Experiências intensas
Nicole Beauchamp, de Michigan, cresceu em uma família fascinada por fantasmas. Desde 2009, já embarcou em cruzeiros paranormais e costuma visitar lugares como Nova Orleans, Belfast e o manicômio Trans-Allegheny, na Virgínia Ocidental.
Numa das explorações, ao caminhar num corredor escuro da ala geriátrica do antigo hospital, perguntou em voz alta se alguém estava ali. Imediatamente, ouviu o barulho ensurdecedor de centenas de macas e carrinhos de hospital vindo em sua direção. “Parecia que iam passar por cima de nós. Foi aterrorizante”, lembra.
Ela afirma ter gasto pelo menos 100 mil dólares nesse tipo de turismo, que combina com sua paixão por pesquisa histórica e com o senso de comunidade encontrado nesses eventos. “É um investimento alto, mas que vale a pena pelas experiências, pela história e pelas pessoas que conheci. É a primeira vez que me senti realmente compreendida.”
Esse sentimento de comunidade é recorrente. Mais do que perseguir fantasmas, os viajantes buscam um espaço de convivência, onde possam trocar histórias e se sentir parte de algo.

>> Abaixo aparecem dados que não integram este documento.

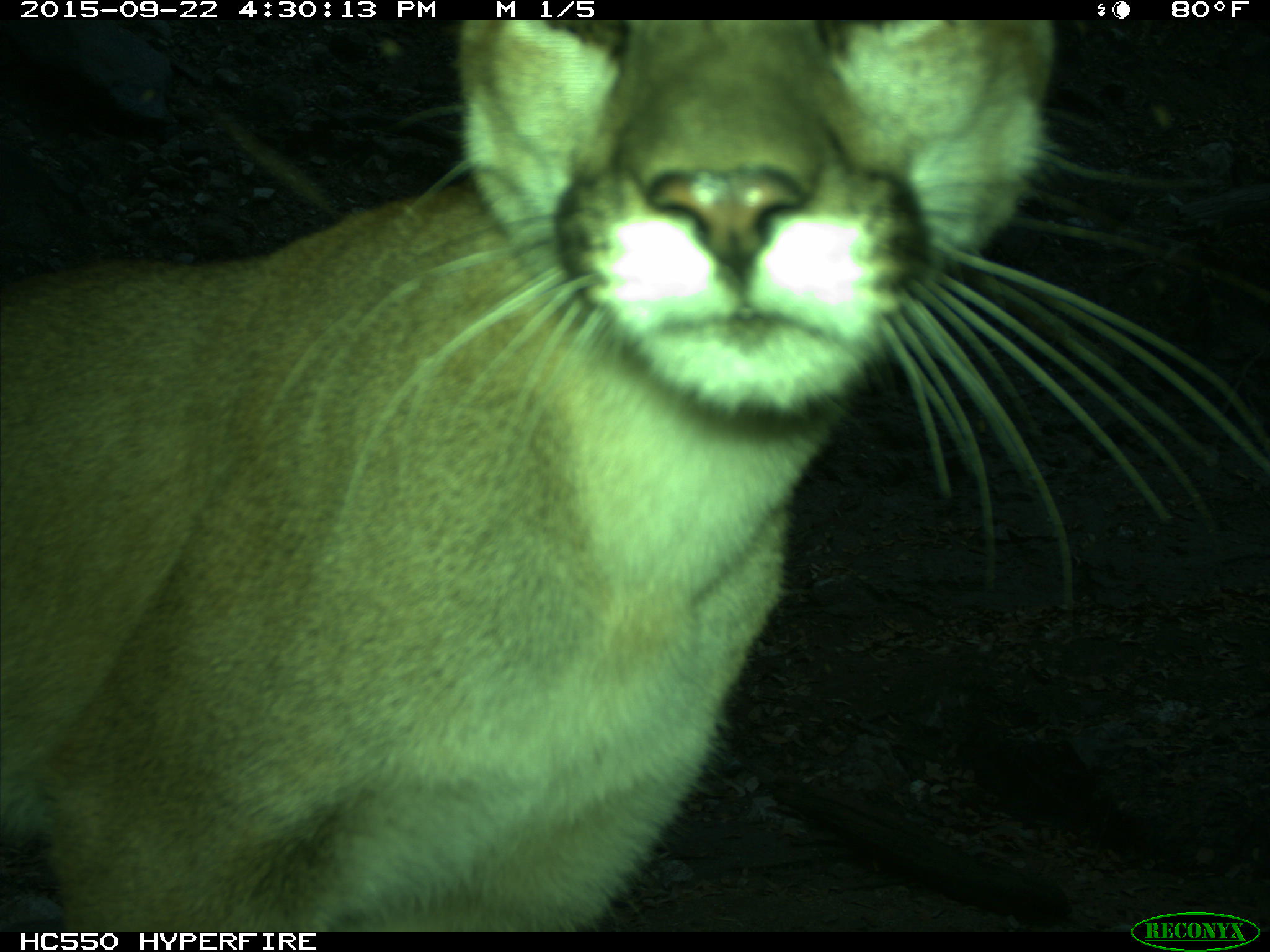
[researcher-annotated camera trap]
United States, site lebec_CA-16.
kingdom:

“Os fantasmas são o que atrai no início”, diz Amy Bruni, produtora e apresentadora de TV e fundadora da Strange Escapes. “Mas, quando chegam, percebem que existe uma comunidade inteira ali — e encontram gente com quem podem falar sobre o bizarro o fim de semana inteiro.”

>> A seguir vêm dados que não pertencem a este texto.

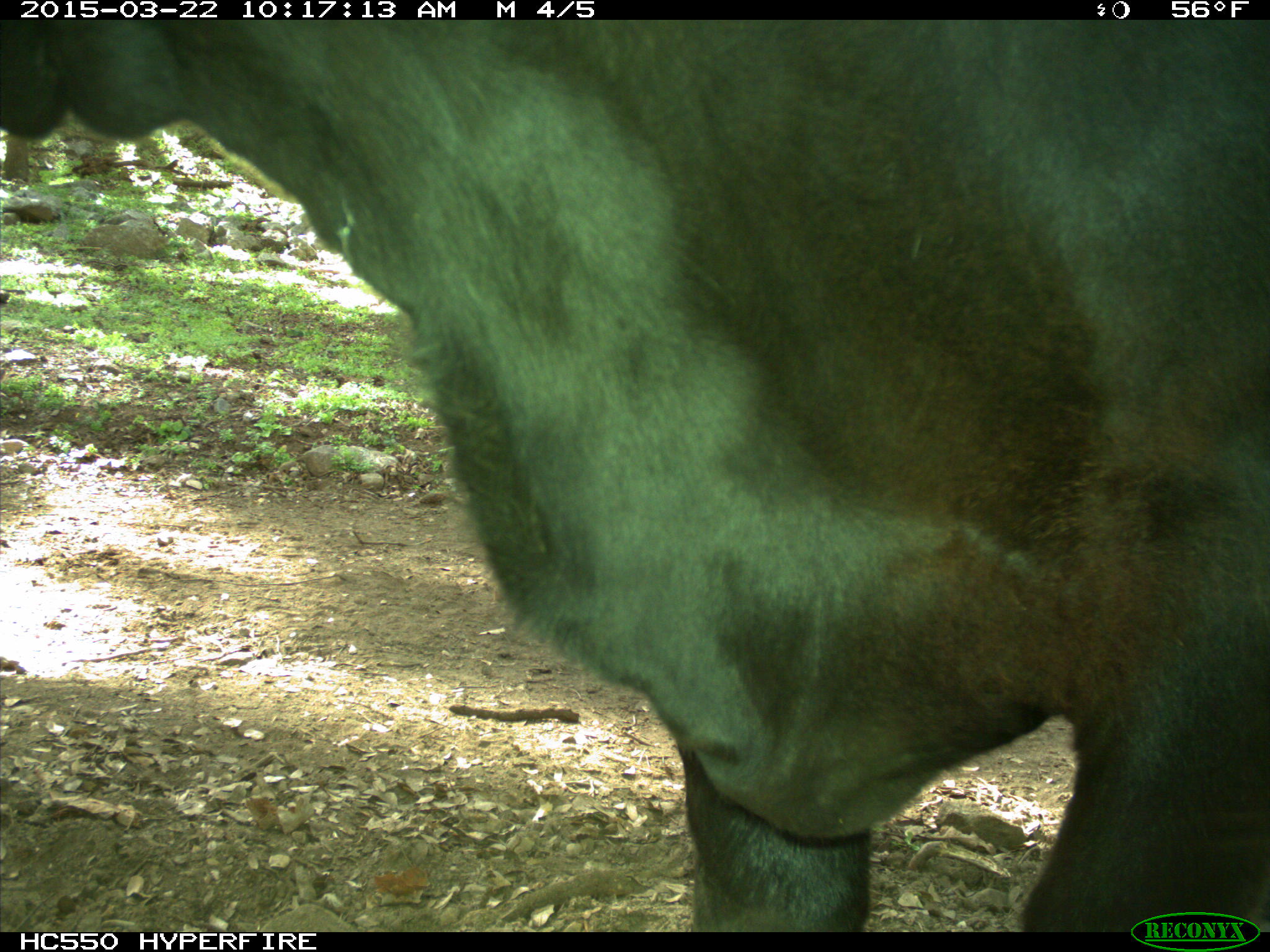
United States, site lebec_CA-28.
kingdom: Animalia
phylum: Chordata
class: Mammalia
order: Artiodactyla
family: Bovidae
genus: Bos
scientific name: Bos taurus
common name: domestic cow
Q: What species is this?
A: Bos taurus (domestic cow).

Ainda assim, é a promessa do inesperado que mantém todos voltando. “Quando vi a porta tremer, meu pensamento foi: se essa entidade pode fazer isso, o que mais ela pode fazer comigo?”, questiona Leonhardt.
Esse tipo de dúvida gelada na espinha, somado ao boom de atrações ligadas ao Halloween, indica que o turismo paranormal deve continuar crescendo. E, para os caçadores mais dedicados, a busca pelo além está longe de terminar.